S’il ne se produit pas
Lorsque l’accès au plaisir est contrarié dès le début de la vie sexuelle, on parle de trouble primaire. Un grand nombre de facteurs psychologiques, physiologiques ou médicaux et relationnels sont alors potentiellement impliqués. « Cela peut être dû à une méconnaissance et une mauvaise image de soi, un manque d’apprentissage et d’érotisation de son corps qui peuvent être liés à l’éducation, avec le poids des interdits, mais aussi au milieu culturel, où la sexualité plaisir pour la femme n’a pas forcément sa place. Aujourd’hui encore, dans le cadre de l’Education nationale, les jeunes filles sont informées par rapport au contrôle des naissances, à la contraception, à la prévention des maladies sexuellement transmissibles, mais ne reçoivent aucune indication en ce qui concerne la physiologie et le bon fonctionnement de la sexualité », poursuit la sexologue. Les autres causes peuvent être d’origine traumatique. Des attouchements, un abus physique ou psychologique pendant l’enfance et le corps se referme, refusant toute forme de plaisir sexuel.

S’il ne survient plus
Il arrive aussi que cette absence d’orgasme apparaisse soudainement, après une période de vie intime satisfaisante. On parle alors de trouble secondaire. « Un élément va brutalement modifier l’équilibre sexuel de la femme. Un accouchement particulièrement difficile et traumatisant, la perte d’un être cher, des relations de couple compliquées, voire conflictuelles, un burn-out professionnel : entre le travail, la vie familiale et les obligations sociales, les facteurs sont multiples.
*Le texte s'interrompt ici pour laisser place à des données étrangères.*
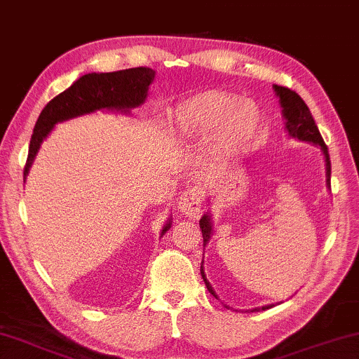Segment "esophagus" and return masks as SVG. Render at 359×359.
I'll list each match as a JSON object with an SVG mask.
<instances>
[{"mask_svg":"<svg viewBox=\"0 0 359 359\" xmlns=\"http://www.w3.org/2000/svg\"><path fill=\"white\" fill-rule=\"evenodd\" d=\"M201 206V191L198 187H190L177 198V208L187 217H196Z\"/></svg>","mask_w":359,"mask_h":359,"instance_id":"34e87169","label":"esophagus"}]
</instances>
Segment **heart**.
<instances>
[{
	"label": "heart",
	"mask_w": 359,
	"mask_h": 359,
	"mask_svg": "<svg viewBox=\"0 0 359 359\" xmlns=\"http://www.w3.org/2000/svg\"><path fill=\"white\" fill-rule=\"evenodd\" d=\"M259 122L253 101L237 95L211 92L179 104L174 112V128L185 138H205L222 127L219 148L229 149L247 142Z\"/></svg>",
	"instance_id": "1"
}]
</instances>
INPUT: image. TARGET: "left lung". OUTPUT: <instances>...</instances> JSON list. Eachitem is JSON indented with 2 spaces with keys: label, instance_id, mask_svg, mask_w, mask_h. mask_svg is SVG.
<instances>
[{
  "label": "left lung",
  "instance_id": "8db88e82",
  "mask_svg": "<svg viewBox=\"0 0 359 359\" xmlns=\"http://www.w3.org/2000/svg\"><path fill=\"white\" fill-rule=\"evenodd\" d=\"M274 90H276L277 96H279V101L282 106V114H283V117H285V127H287L288 135L293 138H298V140L314 143V145H319L320 149H323L324 158H325V170H327V174L325 175H327V185L330 187L329 151L323 140V137H320L316 122H314V119H313L311 111H309L306 103L302 100V96H299L297 92H293V90L287 88V87H280V85H274ZM200 227H201L203 240H205V243H208V240H210V237H211L212 226H211L210 217H208L206 214L200 219ZM201 277H203V280H205L206 288L210 290L211 295L217 298V295L212 290L211 283L206 279L205 272H203V266H201ZM271 306L272 304H269V306H263V308H255L253 311H259V309H269Z\"/></svg>",
  "mask_w": 359,
  "mask_h": 359
}]
</instances>
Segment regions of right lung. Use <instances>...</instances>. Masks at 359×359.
I'll return each mask as SVG.
<instances>
[{
	"mask_svg": "<svg viewBox=\"0 0 359 359\" xmlns=\"http://www.w3.org/2000/svg\"><path fill=\"white\" fill-rule=\"evenodd\" d=\"M154 79L149 67H132L116 72L87 74L76 80L71 87L55 96L40 112L34 133L30 138L29 156L24 168V179L34 163L43 138L51 132L55 124L72 117L87 114L96 109L127 111L140 106L147 98L148 87ZM170 227H164L163 233Z\"/></svg>",
	"mask_w": 359,
	"mask_h": 359,
	"instance_id": "obj_1",
	"label": "right lung"
}]
</instances>
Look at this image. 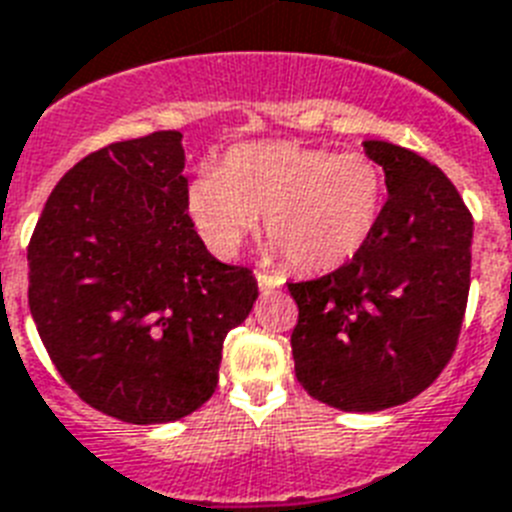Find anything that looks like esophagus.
Segmentation results:
<instances>
[{"instance_id": "obj_1", "label": "esophagus", "mask_w": 512, "mask_h": 512, "mask_svg": "<svg viewBox=\"0 0 512 512\" xmlns=\"http://www.w3.org/2000/svg\"><path fill=\"white\" fill-rule=\"evenodd\" d=\"M256 282H259V287L264 290V293H269V290H277V287L285 285V277H277V274H266V272H256Z\"/></svg>"}]
</instances>
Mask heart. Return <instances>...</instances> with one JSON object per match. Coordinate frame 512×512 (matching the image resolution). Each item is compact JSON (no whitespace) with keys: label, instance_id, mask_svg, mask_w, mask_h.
I'll return each mask as SVG.
<instances>
[{"label":"heart","instance_id":"1","mask_svg":"<svg viewBox=\"0 0 512 512\" xmlns=\"http://www.w3.org/2000/svg\"><path fill=\"white\" fill-rule=\"evenodd\" d=\"M188 217L211 253L230 259L264 217L272 251L301 272H332L366 248L384 209V172L371 156L259 141L232 146L219 170L185 193Z\"/></svg>","mask_w":512,"mask_h":512}]
</instances>
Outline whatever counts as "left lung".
Returning a JSON list of instances; mask_svg holds the SVG:
<instances>
[{
  "instance_id": "obj_1",
  "label": "left lung",
  "mask_w": 512,
  "mask_h": 512,
  "mask_svg": "<svg viewBox=\"0 0 512 512\" xmlns=\"http://www.w3.org/2000/svg\"><path fill=\"white\" fill-rule=\"evenodd\" d=\"M387 204L356 259L290 282L298 303L295 377L332 408L374 413L408 403L445 369L468 301L474 219L445 172L416 151L363 141Z\"/></svg>"
}]
</instances>
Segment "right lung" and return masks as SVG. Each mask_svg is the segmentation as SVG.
<instances>
[{
    "instance_id": "add662e5",
    "label": "right lung",
    "mask_w": 512,
    "mask_h": 512,
    "mask_svg": "<svg viewBox=\"0 0 512 512\" xmlns=\"http://www.w3.org/2000/svg\"><path fill=\"white\" fill-rule=\"evenodd\" d=\"M183 133L112 143L65 172L28 246V303L80 400L170 424L214 395L222 345L246 322L251 269L206 251L185 209Z\"/></svg>"
}]
</instances>
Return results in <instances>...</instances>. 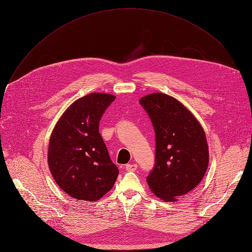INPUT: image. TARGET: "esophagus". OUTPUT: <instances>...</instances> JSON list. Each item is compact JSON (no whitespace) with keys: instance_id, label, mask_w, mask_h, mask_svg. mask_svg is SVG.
Returning <instances> with one entry per match:
<instances>
[{"instance_id":"esophagus-1","label":"esophagus","mask_w":252,"mask_h":252,"mask_svg":"<svg viewBox=\"0 0 252 252\" xmlns=\"http://www.w3.org/2000/svg\"><path fill=\"white\" fill-rule=\"evenodd\" d=\"M126 168L128 171H135L138 168V164L137 163H128L126 165Z\"/></svg>"}]
</instances>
La personne n’a plus de disponibilité ni d’esprit ni de corps », précise la spécialiste. Il y a également le poids des fausses croyances ou des pensées erronées. Ainsi, il peut arriver qu’une personne jouissant uniquement par stimulation clitoridienne en vienne à se sentir anormale, puisqu’elle n’est pas « vaginale », et perde confiance en elle, voire culpabilise et se replie sur elle. « On sait aujourd’hui que, quel que soit le point de départ et le mode de stimulation, tous les orgasmes ont la même valeur », insiste la sexologue. Enfin, le blocage peut être d’origine physiologique, comme des mycoses à répétition ou une endométriose qui entraînent des rapports douloureux et freinent de facto l’accès au plaisir. Sans omettre les traitements médicamenteux, prescrits dans certaines pathologies, qui peuvent parfois ralentir la montée de l’excitation et rendre l’atteinte de l’orgasme plus difficile et plus aléatoire. C’est notamment le cas avec certains antidépresseurs, des neuroleptiques, des antipsychotiques…

Une prise en charge efficace
Quand la souffrance, physique ou morale, est présente, il est conseillé d’aller consulter son médecin traitant pour, dans un premier temps, écarter tout problème de santé, puis de faire appel à un thérapeute formé à la sexologie*, car des solutions existent. « Au niveau corporel, la prise en charge s’effectue par le biais de conseils et l’initiation de jeux érotiques et de caresses qui vont permettre au couple de découvrir ou redécouvrir la sensualité et le plaisir physique ; au niveau cognitif, elle s’opère par la mise en évidence et la restructuration des pensées erronées ou inhibitrices ; enfin, au niveau psychique, elle passe par le développement de l’imaginaire érotique et de la fantasmatique », explique Madeleine Gerardin-Toran. Et de conclure que les troubles du plaisir et de l’excitation ne sont pas une fatalité e qu’il est toujours temps d’agir, quel que soit l’âge, l’homme ayant aussi un rôle à jouer, en sachant se montrer à l’écoute, stimulant et tendre.